— START RECORDS TO PROCESS —
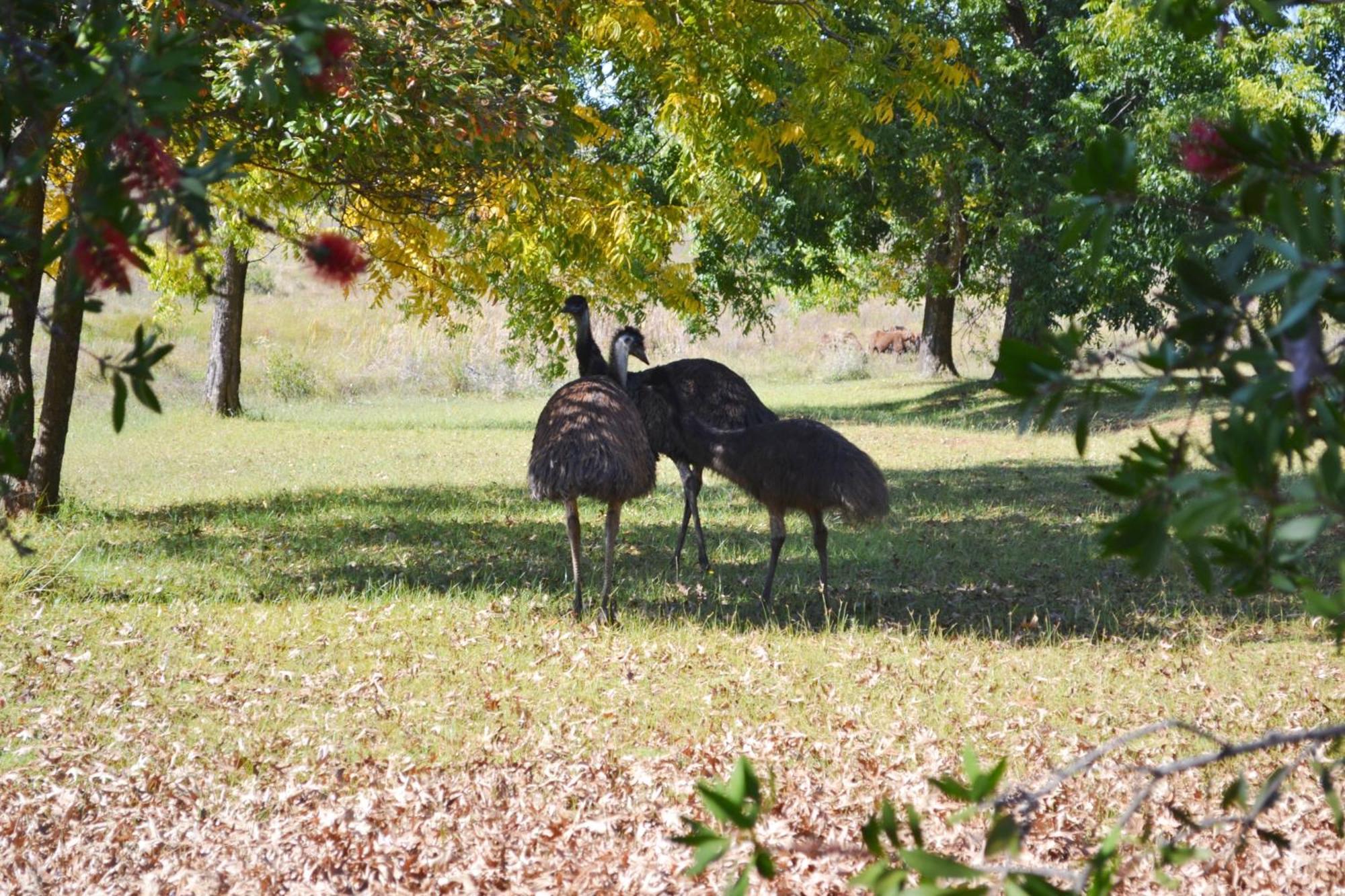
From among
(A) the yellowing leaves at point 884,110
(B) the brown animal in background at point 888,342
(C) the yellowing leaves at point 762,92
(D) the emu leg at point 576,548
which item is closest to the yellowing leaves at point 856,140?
(A) the yellowing leaves at point 884,110

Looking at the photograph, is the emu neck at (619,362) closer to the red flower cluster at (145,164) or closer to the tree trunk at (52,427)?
the tree trunk at (52,427)

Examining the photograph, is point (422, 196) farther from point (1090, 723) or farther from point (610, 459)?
point (1090, 723)

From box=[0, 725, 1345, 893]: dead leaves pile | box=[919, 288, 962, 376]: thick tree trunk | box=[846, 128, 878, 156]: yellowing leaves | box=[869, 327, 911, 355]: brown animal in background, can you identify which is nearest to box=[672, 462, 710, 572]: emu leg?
box=[846, 128, 878, 156]: yellowing leaves

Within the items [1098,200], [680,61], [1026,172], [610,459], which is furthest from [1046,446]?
[1098,200]

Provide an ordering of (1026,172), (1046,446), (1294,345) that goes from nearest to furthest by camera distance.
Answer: (1294,345)
(1046,446)
(1026,172)

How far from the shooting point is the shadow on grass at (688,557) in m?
9.42

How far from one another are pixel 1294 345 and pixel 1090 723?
208 inches

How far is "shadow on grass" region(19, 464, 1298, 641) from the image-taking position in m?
9.42

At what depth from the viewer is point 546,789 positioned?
5902 millimetres

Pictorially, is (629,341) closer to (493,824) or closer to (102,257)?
(493,824)

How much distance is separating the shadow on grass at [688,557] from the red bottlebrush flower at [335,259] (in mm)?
6466

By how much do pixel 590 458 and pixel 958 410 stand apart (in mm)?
19375

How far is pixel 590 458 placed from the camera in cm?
850

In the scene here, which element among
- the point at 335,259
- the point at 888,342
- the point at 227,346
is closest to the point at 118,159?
— END RECORDS TO PROCESS —
WORK TO BE COMPLETED — Copy every record above word for word, leaving out the pictures.

RESULT OF THIS EXERCISE —
From among
(A) the yellowing leaves at point 884,110
(B) the brown animal in background at point 888,342
(C) the yellowing leaves at point 762,92
(D) the emu leg at point 576,548
which item is closest to the yellowing leaves at point 856,140?
(A) the yellowing leaves at point 884,110

Looking at the photograph, is the emu neck at (619,362) closer to the red flower cluster at (145,164) or closer to the tree trunk at (52,427)?
the tree trunk at (52,427)

Examining the photograph, is point (422, 196) farther from point (1090, 723) or farther from point (610, 459)?
point (1090, 723)

From box=[0, 725, 1345, 893]: dead leaves pile | box=[919, 288, 962, 376]: thick tree trunk | box=[846, 128, 878, 156]: yellowing leaves | box=[869, 327, 911, 355]: brown animal in background, can you identify which is nearest to box=[672, 462, 710, 572]: emu leg?
box=[846, 128, 878, 156]: yellowing leaves

Within the items [1098,200], [680,61], [1026,172], [610,459], which is furthest from [1046,446]?
[1098,200]

Provide an ordering of (1026,172), (1046,446), (1294,345) that goes from nearest to furthest by camera distance.
Answer: (1294,345)
(1046,446)
(1026,172)

How far from the shooting point is the shadow on grass at (688,557) in m?
9.42

How far from one another are pixel 1294 345 and pixel 1090 723?
208 inches

How far is "shadow on grass" region(19, 464, 1298, 641) from the image-taking position in m?
9.42

At what depth from the viewer is point 546,789 positioned?
5902 millimetres

Pictorially, is (629,341) closer to (493,824) or closer to (102,257)?
(493,824)

How much distance is separating the shadow on grass at [688,557] from the red bottlebrush flower at [335,259] (in mm)?
6466

By how much do pixel 590 458 and pixel 958 410 stand apart (in mm)?
19375

How far is pixel 590 458 placed from the camera in cm?
850

In the scene here, which element among
- the point at 335,259
- the point at 888,342
- the point at 227,346
is closest to the point at 118,159?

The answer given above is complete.